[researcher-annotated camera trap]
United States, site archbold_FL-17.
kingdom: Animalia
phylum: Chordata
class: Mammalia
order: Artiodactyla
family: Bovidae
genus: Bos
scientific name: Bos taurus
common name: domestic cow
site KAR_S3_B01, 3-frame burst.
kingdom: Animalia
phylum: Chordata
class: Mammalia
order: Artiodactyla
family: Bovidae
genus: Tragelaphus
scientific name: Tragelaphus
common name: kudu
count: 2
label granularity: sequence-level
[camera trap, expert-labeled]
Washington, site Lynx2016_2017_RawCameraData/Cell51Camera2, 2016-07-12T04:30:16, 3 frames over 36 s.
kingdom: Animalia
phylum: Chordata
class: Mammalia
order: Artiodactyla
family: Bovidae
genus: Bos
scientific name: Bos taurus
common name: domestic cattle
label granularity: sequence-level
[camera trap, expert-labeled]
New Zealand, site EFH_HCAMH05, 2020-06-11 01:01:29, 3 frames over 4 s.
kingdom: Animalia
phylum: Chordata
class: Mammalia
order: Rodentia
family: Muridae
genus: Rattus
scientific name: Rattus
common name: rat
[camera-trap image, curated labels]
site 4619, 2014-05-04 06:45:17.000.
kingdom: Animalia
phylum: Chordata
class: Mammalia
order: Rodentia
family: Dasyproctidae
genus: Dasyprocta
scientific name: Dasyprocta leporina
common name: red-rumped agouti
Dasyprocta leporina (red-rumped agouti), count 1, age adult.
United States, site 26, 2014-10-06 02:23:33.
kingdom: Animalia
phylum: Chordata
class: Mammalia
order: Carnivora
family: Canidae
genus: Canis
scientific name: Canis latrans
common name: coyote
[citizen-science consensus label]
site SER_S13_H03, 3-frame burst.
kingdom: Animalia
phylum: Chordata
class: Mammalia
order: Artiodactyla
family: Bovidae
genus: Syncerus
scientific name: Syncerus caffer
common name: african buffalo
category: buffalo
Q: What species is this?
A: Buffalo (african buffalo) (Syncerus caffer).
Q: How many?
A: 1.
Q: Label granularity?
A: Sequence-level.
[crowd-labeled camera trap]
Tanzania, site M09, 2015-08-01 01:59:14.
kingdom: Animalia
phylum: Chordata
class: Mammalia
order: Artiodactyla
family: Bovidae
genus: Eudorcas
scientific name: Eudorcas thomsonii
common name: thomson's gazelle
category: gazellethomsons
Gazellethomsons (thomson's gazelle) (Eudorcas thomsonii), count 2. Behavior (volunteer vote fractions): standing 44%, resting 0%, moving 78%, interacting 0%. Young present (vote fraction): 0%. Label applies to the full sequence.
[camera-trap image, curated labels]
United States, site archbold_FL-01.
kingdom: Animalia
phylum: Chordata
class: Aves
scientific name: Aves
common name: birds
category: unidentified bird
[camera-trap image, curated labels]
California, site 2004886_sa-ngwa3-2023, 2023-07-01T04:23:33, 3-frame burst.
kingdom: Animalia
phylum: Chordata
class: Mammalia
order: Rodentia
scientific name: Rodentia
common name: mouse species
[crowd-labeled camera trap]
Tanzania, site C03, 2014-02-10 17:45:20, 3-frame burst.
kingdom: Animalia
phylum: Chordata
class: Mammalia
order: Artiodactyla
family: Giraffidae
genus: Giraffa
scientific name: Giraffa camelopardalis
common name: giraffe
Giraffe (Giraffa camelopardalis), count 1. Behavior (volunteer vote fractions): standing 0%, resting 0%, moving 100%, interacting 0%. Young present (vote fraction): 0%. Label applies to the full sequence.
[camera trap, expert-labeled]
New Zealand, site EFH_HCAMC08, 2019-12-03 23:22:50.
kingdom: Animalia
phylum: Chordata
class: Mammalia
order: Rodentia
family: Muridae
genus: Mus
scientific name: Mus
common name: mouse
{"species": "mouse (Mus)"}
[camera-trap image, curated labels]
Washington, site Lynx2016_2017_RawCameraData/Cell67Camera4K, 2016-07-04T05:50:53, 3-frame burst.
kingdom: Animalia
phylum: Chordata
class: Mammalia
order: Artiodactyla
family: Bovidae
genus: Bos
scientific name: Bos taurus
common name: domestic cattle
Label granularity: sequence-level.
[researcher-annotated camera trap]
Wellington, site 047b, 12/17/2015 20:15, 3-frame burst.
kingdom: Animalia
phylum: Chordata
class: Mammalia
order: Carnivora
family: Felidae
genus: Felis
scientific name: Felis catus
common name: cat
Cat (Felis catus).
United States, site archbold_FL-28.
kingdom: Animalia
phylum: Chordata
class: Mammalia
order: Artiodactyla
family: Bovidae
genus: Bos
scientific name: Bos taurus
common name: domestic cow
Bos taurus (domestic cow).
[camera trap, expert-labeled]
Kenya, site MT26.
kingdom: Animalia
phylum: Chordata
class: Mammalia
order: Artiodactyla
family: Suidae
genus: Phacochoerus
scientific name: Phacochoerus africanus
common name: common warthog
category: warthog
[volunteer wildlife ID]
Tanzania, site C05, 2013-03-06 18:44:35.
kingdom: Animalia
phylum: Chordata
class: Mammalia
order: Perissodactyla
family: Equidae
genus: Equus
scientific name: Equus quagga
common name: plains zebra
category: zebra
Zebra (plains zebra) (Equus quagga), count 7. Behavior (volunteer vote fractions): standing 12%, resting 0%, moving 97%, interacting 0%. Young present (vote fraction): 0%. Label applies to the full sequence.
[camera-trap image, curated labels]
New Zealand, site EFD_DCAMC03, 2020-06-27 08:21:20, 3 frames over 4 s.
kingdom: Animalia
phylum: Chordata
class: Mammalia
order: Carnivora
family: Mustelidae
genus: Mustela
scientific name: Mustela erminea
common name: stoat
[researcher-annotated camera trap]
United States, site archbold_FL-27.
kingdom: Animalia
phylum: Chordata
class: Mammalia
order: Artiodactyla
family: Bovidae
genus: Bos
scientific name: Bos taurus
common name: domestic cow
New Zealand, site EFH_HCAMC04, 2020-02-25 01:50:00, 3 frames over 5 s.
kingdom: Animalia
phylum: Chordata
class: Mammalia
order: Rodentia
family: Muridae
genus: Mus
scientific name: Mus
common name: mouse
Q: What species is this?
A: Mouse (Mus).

_ _ _

Reproduce every entry above. Make each line identical to the original.

* [Response to the exercise]
[researcher-annotated camera trap]
United States, site archbold_FL-17.
kingdom: Animalia
phylum: Chordata
class: Mammalia
order: Artiodactyla
family: Bovidae
genus: Bos
scientific name: Bos taurus
common name: domestic cow
site KAR_S3_B01, 3-frame burst.
kingdom: Animalia
phylum: Chordata
class: Mammalia
order: Artiodactyla
family: Bovidae
genus: Tragelaphus
scientific name: Tragelaphus
common name: kudu
count: 2
label granularity: sequence-level
[camera trap, expert-labeled]
Washington, site Lynx2016_2017_RawCameraData/Cell51Camera2, 2016-07-12T04:30:16, 3 frames over 36 s.
kingdom: Animalia
phylum: Chordata
class: Mammalia
order: Artiodactyla
family: Bovidae
genus: Bos
scientific name: Bos taurus
common name: domestic cattle
label granularity: sequence-level
[camera trap, expert-labeled]
New Zealand, site EFH_HCAMH05, 2020-06-11 01:01:29, 3 frames over 4 s.
kingdom: Animalia
phylum: Chordata
class: Mammalia
order: Rodentia
family: Muridae
genus: Rattus
scientific name: Rattus
common name: rat
[camera-trap image, curated labels]
site 4619, 2014-05-04 06:45:17.000.
kingdom: Animalia
phylum: Chordata
class: Mammalia
order: Rodentia
family: Dasyproctidae
genus: Dasyprocta
scientific name: Dasyprocta leporina
common name: red-rumped agouti
Dasyprocta leporina (red-rumped agouti), count 1, age adult.
United States, site 26, 2014-10-06 02:23:33.
kingdom: Animalia
phylum: Chordata
class: Mammalia
order: Carnivora
family: Canidae
genus: Canis
scientific name: Canis latrans
common name: coyote
[citizen-science consensus label]
site SER_S13_H03, 3-frame burst.
kingdom: Animalia
phylum: Chordata
class: Mammalia
order: Artiodactyla
family: Bovidae
genus: Syncerus
scientific name: Syncerus caffer
common name: african buffalo
category: buffalo
Q: What species is this?
A: Buffalo (african buffalo) (Syncerus caffer).
Q: How many?
A: 1.
Q: Label granularity?
A: Sequence-level.
[crowd-labeled camera trap]
Tanzania, site M09, 2015-08-01 01:59:14.
kingdom: Animalia
phylum: Chordata
class: Mammalia
order: Artiodactyla
family: Bovidae
genus: Eudorcas
scientific name: Eudorcas thomsonii
common name: thomson's gazelle
category: gazellethomsons
Gazellethomsons (thomson's gazelle) (Eudorcas thomsonii), count 2. Behavior (volunteer vote fractions): standing 44%, resting 0%, moving 78%, interacting 0%. Young present (vote fraction): 0%. Label applies to the full sequence.
[camera-trap image, curated labels]
United States, site archbold_FL-01.
kingdom: Animalia
phylum: Chordata
class: Aves
scientific name: Aves
common name: birds
category: unidentified bird
[camera-trap image, curated labels]
California, site 2004886_sa-ngwa3-2023, 2023-07-01T04:23:33, 3-frame burst.
kingdom: Animalia
phylum: Chordata
class: Mammalia
order: Rodentia
scientific name: Rodentia
common name: mouse species
[crowd-labeled camera trap]
Tanzania, site C03, 2014-02-10 17:45:20, 3-frame burst.
kingdom: Animalia
phylum: Chordata
class: Mammalia
order: Artiodactyla
family: Giraffidae
genus: Giraffa
scientific name: Giraffa camelopardalis
common name: giraffe
Giraffe (Giraffa camelopardalis), count 1. Behavior (volunteer vote fractions): standing 0%, resting 0%, moving 100%, interacting 0%. Young present (vote fraction): 0%. Label applies to the full sequence.
[camera trap, expert-labeled]
New Zealand, site EFH_HCAMC08, 2019-12-03 23:22:50.
kingdom: Animalia
phylum: Chordata
class: Mammalia
order: Rodentia
family: Muridae
genus: Mus
scientific name: Mus
common name: mouse
{"species": "mouse (Mus)"}
[camera-trap image, curated labels]
Washington, site Lynx2016_2017_RawCameraData/Cell67Camera4K, 2016-07-04T05:50:53, 3-frame burst.
kingdom: Animalia
phylum: Chordata
class: Mammalia
order: Artiodactyla
family: Bovidae
genus: Bos
scientific name: Bos taurus
common name: domestic cattle
Label granularity: sequence-level.
[researcher-annotated camera trap]
Wellington, site 047b, 12/17/2015 20:15, 3-frame burst.
kingdom: Animalia
phylum: Chordata
class: Mammalia
order: Carnivora
family: Felidae
genus: Felis
scientific name: Felis catus
common name: cat
Cat (Felis catus).
United States, site archbold_FL-28.
kingdom: Animalia
phylum: Chordata
class: Mammalia
order: Artiodactyla
family: Bovidae
genus: Bos
scientific name: Bos taurus
common name: domestic cow
Bos taurus (domestic cow).
[camera trap, expert-labeled]
Kenya, site MT26.
kingdom: Animalia
phylum: Chordata
class: Mammalia
order: Artiodactyla
family: Suidae
genus: Phacochoerus
scientific name: Phacochoerus africanus
common name: common warthog
category: warthog
[volunteer wildlife ID]
Tanzania, site C05, 2013-03-06 18:44:35.
kingdom: Animalia
phylum: Chordata
class: Mammalia
order: Perissodactyla
family: Equidae
genus: Equus
scientific name: Equus quagga
common name: plains zebra
category: zebra
Zebra (plains zebra) (Equus quagga), count 7. Behavior (volunteer vote fractions): standing 12%, resting 0%, moving 97%, interacting 0%. Young present (vote fraction): 0%. Label applies to the full sequence.
[camera-trap image, curated labels]
New Zealand, site EFD_DCAMC03, 2020-06-27 08:21:20, 3 frames over 4 s.
kingdom: Animalia
phylum: Chordata
class: Mammalia
order: Carnivora
family: Mustelidae
genus: Mustela
scientific name: Mustela erminea
common name: stoat
[researcher-annotated camera trap]
United States, site archbold_FL-27.
kingdom: Animalia
phylum: Chordata
class: Mammalia
order: Artiodactyla
family: Bovidae
genus: Bos
scientific name: Bos taurus
common name: domestic cow
New Zealand, site EFH_HCAMC04, 2020-02-25 01:50:00, 3 frames over 5 s.
kingdom: Animalia
phylum: Chordata
class: Mammalia
order: Rodentia
family: Muridae
genus: Mus
scientific name: Mus
common name: mouse
Q: What species is this?
A: Mouse (Mus).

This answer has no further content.